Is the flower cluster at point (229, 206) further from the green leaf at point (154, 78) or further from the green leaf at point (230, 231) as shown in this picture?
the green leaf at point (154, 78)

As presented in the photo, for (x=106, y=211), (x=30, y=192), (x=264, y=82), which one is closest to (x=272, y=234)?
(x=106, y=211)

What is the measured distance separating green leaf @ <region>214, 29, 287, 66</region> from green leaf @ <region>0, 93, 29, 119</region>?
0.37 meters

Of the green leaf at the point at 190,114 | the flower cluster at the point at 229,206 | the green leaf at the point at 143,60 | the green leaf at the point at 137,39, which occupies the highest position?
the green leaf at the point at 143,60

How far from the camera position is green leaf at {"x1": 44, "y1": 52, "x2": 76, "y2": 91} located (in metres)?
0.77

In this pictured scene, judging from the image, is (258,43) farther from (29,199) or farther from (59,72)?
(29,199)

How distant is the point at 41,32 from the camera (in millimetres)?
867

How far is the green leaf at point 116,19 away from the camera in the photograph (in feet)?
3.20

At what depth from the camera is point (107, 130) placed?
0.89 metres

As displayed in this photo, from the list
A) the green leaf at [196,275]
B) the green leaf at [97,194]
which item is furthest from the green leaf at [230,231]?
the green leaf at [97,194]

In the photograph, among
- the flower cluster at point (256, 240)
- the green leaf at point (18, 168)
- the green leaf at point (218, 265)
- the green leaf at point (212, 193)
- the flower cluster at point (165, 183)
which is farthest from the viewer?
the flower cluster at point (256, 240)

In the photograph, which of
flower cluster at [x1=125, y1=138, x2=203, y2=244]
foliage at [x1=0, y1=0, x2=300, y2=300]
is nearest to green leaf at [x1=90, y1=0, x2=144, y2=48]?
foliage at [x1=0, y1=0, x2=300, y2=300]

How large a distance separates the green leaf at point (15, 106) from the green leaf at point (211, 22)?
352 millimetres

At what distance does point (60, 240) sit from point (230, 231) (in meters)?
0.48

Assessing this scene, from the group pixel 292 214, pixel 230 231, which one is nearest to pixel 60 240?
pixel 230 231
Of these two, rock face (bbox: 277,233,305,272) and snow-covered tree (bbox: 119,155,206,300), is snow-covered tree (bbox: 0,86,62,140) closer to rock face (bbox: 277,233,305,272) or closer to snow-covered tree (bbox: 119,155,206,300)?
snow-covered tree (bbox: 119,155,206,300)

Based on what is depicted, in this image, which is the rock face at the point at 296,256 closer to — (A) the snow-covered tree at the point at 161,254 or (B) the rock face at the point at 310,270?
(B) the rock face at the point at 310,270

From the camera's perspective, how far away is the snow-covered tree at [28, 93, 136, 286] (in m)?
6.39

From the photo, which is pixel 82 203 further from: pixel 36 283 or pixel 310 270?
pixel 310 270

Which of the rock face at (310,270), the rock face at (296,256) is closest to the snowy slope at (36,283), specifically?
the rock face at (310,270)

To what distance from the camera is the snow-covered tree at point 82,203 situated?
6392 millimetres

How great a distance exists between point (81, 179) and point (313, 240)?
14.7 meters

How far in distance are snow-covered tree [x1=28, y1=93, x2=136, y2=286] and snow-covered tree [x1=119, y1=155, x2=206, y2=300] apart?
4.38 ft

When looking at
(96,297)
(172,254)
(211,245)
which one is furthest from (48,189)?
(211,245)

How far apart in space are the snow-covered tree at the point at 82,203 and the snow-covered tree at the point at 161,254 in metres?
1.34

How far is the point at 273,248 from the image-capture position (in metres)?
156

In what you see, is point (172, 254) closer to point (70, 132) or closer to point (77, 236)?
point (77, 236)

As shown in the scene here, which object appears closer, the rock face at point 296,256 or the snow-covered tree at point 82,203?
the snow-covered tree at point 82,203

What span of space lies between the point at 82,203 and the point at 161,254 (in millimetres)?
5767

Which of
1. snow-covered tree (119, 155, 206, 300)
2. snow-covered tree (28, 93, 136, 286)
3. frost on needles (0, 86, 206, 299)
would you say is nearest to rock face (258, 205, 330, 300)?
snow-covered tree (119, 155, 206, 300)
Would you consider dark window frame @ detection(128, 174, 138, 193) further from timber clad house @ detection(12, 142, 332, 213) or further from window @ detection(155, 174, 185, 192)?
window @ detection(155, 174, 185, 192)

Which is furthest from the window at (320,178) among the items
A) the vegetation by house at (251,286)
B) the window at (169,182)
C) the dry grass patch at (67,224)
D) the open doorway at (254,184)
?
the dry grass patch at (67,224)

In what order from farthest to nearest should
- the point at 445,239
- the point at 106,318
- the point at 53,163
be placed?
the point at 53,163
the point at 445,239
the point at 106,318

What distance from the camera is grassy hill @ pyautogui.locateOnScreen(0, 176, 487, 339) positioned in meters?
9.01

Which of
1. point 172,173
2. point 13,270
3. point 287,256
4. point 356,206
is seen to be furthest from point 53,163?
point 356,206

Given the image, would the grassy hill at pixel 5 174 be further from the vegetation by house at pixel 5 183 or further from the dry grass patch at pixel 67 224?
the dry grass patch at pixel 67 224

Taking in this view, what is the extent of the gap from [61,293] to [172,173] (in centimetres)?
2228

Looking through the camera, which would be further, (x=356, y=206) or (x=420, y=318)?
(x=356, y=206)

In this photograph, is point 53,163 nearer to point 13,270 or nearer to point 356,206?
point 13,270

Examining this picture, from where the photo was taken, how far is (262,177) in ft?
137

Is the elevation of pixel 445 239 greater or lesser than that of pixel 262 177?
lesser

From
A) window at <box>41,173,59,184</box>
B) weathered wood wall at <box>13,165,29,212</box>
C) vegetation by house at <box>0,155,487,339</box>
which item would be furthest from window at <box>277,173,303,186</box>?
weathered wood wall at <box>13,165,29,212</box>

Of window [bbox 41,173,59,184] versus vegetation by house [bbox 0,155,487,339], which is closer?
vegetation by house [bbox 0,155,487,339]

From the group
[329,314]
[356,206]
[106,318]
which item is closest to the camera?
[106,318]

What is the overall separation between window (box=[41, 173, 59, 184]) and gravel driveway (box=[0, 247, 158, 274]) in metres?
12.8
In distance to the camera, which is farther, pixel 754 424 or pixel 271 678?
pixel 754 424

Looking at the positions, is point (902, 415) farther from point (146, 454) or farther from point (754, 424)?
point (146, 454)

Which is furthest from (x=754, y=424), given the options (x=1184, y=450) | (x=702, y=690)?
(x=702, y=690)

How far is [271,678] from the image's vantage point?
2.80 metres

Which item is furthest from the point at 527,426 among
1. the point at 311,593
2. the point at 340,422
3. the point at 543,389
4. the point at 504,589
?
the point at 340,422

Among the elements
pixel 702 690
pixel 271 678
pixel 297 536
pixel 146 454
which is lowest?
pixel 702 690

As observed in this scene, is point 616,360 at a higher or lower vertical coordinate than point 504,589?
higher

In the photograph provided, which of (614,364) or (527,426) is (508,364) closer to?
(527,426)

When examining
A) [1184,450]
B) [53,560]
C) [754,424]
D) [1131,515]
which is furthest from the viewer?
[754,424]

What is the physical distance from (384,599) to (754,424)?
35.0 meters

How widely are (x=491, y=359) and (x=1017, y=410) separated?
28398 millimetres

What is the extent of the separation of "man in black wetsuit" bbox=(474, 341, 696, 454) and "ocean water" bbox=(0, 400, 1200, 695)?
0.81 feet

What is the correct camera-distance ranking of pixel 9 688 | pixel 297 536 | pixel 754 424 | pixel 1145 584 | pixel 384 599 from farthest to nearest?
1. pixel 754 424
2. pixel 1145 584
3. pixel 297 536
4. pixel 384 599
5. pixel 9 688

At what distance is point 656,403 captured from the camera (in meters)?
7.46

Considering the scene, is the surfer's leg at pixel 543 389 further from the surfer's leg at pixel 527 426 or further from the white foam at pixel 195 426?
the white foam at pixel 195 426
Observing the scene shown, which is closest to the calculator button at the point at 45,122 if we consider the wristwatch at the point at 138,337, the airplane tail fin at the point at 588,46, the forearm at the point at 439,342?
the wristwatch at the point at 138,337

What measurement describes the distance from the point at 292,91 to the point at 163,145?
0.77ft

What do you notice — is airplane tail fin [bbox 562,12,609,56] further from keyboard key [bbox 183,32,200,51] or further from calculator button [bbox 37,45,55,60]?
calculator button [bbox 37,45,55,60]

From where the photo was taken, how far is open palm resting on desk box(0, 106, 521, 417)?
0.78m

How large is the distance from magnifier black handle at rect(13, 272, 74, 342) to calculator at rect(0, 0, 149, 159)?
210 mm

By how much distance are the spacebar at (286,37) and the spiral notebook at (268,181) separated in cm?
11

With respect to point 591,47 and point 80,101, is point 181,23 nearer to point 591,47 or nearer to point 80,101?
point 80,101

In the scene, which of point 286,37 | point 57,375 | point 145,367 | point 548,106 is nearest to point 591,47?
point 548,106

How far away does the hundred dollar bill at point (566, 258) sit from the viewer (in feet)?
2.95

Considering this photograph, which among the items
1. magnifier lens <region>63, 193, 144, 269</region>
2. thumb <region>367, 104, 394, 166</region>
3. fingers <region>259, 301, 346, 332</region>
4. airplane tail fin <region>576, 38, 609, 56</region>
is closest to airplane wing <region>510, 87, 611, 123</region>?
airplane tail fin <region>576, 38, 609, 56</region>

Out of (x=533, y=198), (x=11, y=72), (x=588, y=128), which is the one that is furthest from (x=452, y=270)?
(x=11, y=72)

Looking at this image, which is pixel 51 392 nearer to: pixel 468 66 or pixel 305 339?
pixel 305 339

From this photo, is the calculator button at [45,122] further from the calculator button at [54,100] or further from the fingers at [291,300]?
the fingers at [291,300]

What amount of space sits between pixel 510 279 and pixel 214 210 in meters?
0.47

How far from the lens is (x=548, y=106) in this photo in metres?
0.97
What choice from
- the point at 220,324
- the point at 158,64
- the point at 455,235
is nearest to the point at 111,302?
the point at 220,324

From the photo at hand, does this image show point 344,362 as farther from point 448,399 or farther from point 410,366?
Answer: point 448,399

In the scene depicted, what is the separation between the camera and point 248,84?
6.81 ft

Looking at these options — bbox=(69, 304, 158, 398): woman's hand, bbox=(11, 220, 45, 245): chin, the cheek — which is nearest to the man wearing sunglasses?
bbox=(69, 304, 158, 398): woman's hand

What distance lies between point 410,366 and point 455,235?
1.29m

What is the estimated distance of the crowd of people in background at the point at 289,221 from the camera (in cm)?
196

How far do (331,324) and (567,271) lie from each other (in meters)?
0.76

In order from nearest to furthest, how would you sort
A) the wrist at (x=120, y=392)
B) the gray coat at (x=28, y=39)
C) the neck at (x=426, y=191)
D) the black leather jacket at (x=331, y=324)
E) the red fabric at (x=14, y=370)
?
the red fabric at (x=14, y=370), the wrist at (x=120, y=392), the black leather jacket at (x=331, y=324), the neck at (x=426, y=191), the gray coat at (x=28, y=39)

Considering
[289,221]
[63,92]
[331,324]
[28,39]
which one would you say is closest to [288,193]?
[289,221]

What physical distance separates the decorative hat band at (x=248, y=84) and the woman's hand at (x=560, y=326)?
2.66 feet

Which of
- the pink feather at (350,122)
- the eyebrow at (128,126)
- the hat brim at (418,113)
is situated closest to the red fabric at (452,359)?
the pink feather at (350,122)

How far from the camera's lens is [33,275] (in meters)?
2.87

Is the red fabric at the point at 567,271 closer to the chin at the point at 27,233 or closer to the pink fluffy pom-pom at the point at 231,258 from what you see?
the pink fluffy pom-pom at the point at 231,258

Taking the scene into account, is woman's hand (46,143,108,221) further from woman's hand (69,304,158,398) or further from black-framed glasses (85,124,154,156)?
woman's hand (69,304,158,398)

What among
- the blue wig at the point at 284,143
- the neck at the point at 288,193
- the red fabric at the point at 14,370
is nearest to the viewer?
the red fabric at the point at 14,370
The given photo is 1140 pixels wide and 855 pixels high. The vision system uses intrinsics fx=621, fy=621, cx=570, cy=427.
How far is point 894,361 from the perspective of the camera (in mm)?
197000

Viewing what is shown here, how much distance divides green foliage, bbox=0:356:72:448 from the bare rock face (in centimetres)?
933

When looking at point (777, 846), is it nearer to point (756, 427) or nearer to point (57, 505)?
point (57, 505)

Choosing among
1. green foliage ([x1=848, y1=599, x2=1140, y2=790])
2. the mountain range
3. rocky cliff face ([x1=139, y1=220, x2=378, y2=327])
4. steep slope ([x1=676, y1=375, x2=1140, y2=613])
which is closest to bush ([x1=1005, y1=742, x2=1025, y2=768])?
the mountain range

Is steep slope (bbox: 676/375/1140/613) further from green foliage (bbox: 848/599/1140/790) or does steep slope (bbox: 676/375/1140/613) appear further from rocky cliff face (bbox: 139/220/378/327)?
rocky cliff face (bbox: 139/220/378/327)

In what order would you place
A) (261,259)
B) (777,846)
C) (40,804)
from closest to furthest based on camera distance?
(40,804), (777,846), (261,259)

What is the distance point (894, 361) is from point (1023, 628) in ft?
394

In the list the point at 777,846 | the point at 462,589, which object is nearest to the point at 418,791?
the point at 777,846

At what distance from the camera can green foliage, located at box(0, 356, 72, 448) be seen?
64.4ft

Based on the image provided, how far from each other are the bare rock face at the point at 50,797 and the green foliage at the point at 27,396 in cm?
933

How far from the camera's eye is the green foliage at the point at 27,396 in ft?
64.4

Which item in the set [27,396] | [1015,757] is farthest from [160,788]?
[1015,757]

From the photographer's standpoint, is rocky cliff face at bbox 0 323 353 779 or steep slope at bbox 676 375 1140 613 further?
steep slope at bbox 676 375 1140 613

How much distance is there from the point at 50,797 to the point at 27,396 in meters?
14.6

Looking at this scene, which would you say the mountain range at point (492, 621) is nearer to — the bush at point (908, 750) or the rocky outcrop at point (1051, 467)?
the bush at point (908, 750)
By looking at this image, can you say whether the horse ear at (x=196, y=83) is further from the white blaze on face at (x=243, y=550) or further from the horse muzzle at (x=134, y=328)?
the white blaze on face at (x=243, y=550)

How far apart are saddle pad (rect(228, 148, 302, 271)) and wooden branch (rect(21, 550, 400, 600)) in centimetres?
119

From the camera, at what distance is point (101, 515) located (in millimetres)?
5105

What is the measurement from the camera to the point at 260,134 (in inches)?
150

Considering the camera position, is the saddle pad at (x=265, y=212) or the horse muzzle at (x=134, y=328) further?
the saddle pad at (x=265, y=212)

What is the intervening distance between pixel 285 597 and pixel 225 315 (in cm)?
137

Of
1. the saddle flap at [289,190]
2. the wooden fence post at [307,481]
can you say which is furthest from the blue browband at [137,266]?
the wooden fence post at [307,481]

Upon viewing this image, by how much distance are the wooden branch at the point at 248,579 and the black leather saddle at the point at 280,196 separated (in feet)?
# # # #
# Given problem
Output the records as a JSON list of strings, one string per line and no blank lines, from the first line of the records up to and including the line containing "0.89 metres".

# Task solution
[
  "Is the flower cluster at point (229, 206) further from the green leaf at point (154, 78) or further from the green leaf at point (230, 231) as shown in this picture?",
  "the green leaf at point (154, 78)",
  "As presented in the photo, for (x=106, y=211), (x=30, y=192), (x=264, y=82), which one is closest to (x=272, y=234)?",
  "(x=106, y=211)",
  "What is the measured distance separating green leaf @ <region>214, 29, 287, 66</region> from green leaf @ <region>0, 93, 29, 119</region>?",
  "0.37 meters",
  "Of the green leaf at the point at 190,114 | the flower cluster at the point at 229,206 | the green leaf at the point at 143,60 | the green leaf at the point at 137,39, which occupies the highest position?",
  "the green leaf at the point at 143,60",
  "How far from the camera position is green leaf at {\"x1\": 44, \"y1\": 52, \"x2\": 76, \"y2\": 91} located (in metres)?",
  "0.77",
  "In this pictured scene, judging from the image, is (258,43) farther from (29,199) or farther from (59,72)?",
  "(29,199)",
  "How distant is the point at 41,32 from the camera (in millimetres)?",
  "867",
  "How far is the green leaf at point 116,19 away from the camera in the photograph (in feet)?",
  "3.20",
  "At what depth from the camera is point (107, 130) placed?",
  "0.89 metres"
]